Since different processes have different learning characteristics, you have to figure out how easy it is for your users to improve at your processes. To do that, you have to study (or at least measure) your users’ interactions with your software. In the 50% curve highlighted above, a user is capable of cutting their time-on-task in half by the fourth time they perform the task.
If data from your initial testing (or measurement) reveals this to be true, then you have selected the correct curve (the correct column in the table). If it takes more or less time to reach this level of improvement, shift to the left or right to find the appropriate curve. If software-interactions are reasonable analogs to manufacturing processes, then the experience curve projects an expected rate of improvement on task.
The following graph isolates the time-on-task data for a user who is learning to improve when repeating a task (process) that matches the 50% elasticity curve.
Note that the number of repetitions of the task (the X axis) is represented as a logarithmic scale. The data points along the curve correspond to the cell values in the table above (for the 50% column).
Shades of Gray
One nice thing about this quantitative approach to inferring competency by measuring usage is that your measurements are per-process. Users are not “purely novice” or “purely expert” – they can be experts at some processes, while remaining neophytes at other. There is also awareness, for any particular process, of “how much competency” a user has. This allows you to refine your assumptions of the steepness of the learning curve, and of the thresholds (doubled performance and ten-times performance improvements).
Improvement Over Time
Any particular learning curve can be considered relative to calendar time, to see how quickly a user will progress along the curve (as a function of frequency of use). This can be useful for determining the ROI of improvement in a particular process.
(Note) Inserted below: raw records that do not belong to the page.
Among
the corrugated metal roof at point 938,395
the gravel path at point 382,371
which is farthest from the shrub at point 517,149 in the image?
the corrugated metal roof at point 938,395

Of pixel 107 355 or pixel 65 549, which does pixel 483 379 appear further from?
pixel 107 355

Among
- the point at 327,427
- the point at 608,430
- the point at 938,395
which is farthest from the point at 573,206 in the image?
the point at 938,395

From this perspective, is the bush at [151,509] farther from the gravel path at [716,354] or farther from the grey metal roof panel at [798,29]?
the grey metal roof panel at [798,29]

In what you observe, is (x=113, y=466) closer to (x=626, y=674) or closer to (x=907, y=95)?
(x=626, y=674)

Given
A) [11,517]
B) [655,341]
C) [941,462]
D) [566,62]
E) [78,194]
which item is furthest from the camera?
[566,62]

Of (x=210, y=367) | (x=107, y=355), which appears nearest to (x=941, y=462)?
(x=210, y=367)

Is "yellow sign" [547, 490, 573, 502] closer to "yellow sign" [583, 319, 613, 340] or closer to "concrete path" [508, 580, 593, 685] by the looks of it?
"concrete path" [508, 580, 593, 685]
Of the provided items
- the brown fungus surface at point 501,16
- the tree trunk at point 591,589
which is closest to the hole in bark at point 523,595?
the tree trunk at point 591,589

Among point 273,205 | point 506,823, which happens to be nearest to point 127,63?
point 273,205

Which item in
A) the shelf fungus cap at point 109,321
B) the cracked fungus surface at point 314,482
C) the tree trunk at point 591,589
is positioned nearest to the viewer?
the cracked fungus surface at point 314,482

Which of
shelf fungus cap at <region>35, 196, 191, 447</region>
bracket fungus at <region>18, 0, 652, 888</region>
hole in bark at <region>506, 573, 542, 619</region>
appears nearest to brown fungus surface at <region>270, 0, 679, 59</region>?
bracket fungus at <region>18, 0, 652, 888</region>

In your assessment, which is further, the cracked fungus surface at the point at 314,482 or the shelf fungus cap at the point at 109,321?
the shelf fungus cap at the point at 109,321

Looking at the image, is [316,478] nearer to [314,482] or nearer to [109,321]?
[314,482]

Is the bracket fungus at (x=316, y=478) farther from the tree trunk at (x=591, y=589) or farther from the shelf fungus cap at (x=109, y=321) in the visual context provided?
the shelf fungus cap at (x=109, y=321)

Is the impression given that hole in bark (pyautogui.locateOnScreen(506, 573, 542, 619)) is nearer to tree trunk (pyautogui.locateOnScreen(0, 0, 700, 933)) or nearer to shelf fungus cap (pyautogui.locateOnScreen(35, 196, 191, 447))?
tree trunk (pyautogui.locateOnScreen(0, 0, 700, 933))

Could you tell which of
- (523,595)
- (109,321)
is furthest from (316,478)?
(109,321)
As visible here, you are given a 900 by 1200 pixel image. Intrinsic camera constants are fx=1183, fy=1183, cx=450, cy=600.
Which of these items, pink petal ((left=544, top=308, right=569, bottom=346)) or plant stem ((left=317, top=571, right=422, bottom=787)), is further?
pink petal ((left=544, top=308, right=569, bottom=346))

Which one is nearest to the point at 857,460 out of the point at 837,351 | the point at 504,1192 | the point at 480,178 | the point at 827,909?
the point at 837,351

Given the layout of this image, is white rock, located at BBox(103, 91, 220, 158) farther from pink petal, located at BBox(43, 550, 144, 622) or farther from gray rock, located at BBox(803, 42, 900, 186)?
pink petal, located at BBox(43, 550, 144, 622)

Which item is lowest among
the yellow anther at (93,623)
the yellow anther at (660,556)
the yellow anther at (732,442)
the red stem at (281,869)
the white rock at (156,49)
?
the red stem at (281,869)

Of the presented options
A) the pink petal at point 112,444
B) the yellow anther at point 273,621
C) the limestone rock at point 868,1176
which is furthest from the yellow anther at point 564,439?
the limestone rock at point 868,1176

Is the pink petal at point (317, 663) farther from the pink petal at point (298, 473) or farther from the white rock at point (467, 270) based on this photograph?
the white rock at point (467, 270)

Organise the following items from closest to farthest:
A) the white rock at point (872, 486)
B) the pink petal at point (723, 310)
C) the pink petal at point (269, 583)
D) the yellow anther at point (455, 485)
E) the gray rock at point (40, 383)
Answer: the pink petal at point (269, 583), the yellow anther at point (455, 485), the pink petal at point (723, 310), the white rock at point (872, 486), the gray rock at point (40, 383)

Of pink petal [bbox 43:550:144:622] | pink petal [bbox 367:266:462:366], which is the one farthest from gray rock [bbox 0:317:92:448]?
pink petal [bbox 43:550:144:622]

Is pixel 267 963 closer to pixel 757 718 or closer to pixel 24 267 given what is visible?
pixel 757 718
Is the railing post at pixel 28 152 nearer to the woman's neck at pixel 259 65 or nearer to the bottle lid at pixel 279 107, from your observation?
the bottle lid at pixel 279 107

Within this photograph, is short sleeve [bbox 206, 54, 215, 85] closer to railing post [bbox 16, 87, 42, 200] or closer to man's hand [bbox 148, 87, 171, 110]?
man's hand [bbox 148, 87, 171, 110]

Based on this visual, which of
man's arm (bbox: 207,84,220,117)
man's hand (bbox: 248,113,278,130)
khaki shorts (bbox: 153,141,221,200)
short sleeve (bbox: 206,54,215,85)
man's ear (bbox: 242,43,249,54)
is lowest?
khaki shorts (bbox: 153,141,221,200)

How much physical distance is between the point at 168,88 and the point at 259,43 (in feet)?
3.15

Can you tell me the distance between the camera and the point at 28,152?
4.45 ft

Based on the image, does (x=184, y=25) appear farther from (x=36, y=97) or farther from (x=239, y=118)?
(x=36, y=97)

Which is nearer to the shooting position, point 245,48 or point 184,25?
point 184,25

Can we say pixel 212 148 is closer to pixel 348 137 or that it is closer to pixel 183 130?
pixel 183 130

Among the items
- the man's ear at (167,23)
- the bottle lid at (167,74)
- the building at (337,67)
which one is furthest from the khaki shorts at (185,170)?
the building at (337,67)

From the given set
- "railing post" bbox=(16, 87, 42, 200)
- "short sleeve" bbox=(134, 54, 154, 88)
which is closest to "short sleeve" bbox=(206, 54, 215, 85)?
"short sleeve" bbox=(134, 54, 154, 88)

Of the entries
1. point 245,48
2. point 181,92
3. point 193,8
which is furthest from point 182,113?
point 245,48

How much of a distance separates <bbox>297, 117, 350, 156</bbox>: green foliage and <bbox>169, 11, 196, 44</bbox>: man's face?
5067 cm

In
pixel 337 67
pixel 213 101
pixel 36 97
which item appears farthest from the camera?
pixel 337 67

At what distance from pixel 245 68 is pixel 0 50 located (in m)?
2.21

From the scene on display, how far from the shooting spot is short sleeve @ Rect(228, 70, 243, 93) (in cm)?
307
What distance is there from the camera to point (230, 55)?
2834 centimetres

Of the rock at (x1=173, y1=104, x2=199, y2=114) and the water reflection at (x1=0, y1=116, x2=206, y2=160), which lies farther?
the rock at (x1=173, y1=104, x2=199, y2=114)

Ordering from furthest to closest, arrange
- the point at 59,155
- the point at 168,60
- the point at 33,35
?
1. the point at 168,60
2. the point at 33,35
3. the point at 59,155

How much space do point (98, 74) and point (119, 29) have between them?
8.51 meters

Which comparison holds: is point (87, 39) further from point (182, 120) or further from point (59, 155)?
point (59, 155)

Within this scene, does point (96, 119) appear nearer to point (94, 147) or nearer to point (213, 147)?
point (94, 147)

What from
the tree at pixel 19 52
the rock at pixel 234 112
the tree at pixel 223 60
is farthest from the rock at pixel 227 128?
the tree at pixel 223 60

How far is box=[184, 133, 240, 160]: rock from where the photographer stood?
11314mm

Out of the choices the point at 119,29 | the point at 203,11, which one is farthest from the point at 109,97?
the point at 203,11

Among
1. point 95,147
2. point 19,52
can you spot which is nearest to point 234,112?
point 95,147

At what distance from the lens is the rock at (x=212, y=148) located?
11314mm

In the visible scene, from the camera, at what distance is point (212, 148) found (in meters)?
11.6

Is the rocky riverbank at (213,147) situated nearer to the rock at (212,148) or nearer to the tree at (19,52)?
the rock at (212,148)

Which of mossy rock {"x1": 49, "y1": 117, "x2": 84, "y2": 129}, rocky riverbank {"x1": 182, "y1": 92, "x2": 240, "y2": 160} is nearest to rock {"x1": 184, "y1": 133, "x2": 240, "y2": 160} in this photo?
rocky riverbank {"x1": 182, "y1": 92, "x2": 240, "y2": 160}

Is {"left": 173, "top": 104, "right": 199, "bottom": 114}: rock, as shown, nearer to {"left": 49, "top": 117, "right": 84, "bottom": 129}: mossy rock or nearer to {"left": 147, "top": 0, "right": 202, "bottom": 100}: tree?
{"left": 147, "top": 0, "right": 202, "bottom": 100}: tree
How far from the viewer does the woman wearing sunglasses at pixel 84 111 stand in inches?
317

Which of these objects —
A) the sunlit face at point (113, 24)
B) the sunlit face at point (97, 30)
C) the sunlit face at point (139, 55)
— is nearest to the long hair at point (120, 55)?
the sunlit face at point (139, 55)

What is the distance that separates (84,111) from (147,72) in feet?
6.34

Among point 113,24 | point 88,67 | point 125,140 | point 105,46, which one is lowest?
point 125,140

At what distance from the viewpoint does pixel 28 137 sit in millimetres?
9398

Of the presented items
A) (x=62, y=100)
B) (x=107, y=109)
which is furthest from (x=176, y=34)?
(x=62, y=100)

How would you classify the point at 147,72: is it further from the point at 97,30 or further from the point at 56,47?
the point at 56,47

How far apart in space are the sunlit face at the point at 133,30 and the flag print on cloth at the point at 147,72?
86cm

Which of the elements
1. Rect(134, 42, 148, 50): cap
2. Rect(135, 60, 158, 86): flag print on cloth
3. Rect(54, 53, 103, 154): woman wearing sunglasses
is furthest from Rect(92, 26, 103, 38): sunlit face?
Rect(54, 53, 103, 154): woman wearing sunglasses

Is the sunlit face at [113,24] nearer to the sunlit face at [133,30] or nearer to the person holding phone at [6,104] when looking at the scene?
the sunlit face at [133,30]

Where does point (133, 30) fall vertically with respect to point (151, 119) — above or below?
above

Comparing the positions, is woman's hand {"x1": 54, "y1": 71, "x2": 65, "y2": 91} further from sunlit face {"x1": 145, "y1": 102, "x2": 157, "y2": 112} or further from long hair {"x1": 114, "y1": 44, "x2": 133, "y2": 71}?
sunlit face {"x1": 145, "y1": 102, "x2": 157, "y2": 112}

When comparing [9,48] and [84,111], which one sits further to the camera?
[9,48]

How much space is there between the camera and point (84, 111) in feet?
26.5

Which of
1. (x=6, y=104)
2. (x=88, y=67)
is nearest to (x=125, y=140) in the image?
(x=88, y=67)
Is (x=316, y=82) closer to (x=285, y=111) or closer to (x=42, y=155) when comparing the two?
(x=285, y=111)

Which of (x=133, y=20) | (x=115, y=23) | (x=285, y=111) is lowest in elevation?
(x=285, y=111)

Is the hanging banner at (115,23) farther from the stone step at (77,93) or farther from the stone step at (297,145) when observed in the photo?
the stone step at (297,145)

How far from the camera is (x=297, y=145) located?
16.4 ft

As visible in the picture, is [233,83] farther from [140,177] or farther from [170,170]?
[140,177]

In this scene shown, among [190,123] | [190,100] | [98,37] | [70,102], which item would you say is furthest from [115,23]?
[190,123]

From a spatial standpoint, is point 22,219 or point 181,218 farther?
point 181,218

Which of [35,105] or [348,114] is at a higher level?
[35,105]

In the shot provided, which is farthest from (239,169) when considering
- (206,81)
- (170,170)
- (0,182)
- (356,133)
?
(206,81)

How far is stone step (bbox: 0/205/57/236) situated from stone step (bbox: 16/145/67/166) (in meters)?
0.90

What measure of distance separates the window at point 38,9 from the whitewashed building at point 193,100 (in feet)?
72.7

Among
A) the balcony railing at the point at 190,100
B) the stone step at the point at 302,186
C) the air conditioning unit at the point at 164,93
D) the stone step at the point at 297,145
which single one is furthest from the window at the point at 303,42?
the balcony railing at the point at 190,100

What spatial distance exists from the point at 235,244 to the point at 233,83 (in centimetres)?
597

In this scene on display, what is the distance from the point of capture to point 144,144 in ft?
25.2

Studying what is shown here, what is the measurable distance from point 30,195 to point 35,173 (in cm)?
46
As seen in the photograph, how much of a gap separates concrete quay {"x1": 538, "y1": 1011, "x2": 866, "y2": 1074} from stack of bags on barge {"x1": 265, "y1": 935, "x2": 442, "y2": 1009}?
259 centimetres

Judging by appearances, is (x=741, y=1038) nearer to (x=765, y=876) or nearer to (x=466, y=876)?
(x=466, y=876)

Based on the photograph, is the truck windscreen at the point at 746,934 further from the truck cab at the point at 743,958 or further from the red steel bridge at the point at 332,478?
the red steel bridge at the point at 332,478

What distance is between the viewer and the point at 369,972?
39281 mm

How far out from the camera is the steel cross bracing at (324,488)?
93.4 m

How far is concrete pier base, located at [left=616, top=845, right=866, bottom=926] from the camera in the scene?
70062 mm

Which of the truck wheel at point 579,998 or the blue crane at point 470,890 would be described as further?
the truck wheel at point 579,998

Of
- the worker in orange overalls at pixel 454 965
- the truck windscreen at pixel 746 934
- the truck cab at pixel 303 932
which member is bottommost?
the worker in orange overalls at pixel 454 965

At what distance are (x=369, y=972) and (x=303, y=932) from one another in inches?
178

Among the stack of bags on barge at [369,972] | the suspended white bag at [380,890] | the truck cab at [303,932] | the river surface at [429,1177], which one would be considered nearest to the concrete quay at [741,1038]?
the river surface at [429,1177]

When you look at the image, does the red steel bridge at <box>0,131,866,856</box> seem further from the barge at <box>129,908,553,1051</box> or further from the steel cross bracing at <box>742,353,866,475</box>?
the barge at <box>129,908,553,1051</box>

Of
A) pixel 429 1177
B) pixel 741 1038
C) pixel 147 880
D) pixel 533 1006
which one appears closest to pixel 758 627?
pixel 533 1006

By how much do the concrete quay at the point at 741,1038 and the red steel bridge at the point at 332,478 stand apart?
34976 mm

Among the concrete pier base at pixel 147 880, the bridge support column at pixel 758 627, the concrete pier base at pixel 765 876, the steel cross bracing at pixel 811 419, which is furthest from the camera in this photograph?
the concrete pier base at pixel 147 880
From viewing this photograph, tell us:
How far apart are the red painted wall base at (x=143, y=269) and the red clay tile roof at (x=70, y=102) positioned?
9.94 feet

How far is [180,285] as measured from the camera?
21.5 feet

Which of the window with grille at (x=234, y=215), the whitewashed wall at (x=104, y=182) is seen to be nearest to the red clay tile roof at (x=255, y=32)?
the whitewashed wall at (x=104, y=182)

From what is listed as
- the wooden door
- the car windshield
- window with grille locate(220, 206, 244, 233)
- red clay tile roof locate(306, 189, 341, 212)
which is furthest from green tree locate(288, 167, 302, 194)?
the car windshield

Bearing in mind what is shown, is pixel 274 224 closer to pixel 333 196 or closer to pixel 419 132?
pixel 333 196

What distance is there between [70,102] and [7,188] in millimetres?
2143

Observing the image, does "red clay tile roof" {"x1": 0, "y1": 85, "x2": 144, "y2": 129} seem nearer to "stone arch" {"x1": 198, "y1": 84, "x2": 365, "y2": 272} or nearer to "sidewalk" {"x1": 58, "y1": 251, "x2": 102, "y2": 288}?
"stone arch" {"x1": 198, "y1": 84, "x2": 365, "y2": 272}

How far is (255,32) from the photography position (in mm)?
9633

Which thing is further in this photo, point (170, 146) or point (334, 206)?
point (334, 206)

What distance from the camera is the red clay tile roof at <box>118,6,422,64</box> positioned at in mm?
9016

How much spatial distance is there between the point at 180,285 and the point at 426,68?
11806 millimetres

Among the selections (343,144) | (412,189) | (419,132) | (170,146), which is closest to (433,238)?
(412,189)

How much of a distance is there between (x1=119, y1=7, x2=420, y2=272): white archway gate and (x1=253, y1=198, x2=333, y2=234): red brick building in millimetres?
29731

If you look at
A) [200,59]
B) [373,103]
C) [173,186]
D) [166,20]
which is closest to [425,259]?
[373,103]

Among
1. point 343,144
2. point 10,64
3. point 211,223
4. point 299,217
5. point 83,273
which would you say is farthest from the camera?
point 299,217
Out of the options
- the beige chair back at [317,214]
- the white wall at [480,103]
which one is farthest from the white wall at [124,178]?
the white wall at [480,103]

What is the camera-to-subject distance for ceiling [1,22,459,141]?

The following graph shows how an 80% learning curve overlays a calendar for tasks that happen daily, weekly, and hourly.
The graph shows that for a weekly frequency, after 16 weeks, the task time has reduced from 300 seconds to 100 seconds. With a daily frequency, the task time is even lower – about 60 seconds. This graph shows nothing other than converting the academic learning curve graph into one that incorporates calendar time and frequency of occurrence.
One approach to inferring user competency would be to measure how long a user has been using your software. The variation in how frequently different users perform the same task will introduce an error into that inference. You can avoid introducing that error into your modeling by counting the number of times a user has performed a task.
Applying the User Competency Model
The advice in previous articles, and from Cooper’s book, and from this great article on the Coding Horror site, encourages us to focus on the competent users.
I’m working with a client who needs to prioritize a set of capabilities and establish design principles for a product. We will incorporate this user competency model as part of our analysis.
Hopefully we’ll have an opportunity to collect data to validate and / or refine the model. I’m proposing that we first gain some insight into the which users (novice, competent, expert) drive the most revenue and profit from use of the product – to establish the importance of each category of user.
For this product, I suspect that we will find many more novice users than a normal distribution would predict. If that is true, the next question will be to understand if we are dealing with a normal behavioral dynamic, or if characteristics of the current product “force” novice users to abandon it before they achieve competence.
Either way, we will have a framework for prioritizing the goals of the novice, competent, and expert users.
How would you apply a model like this to improving your product?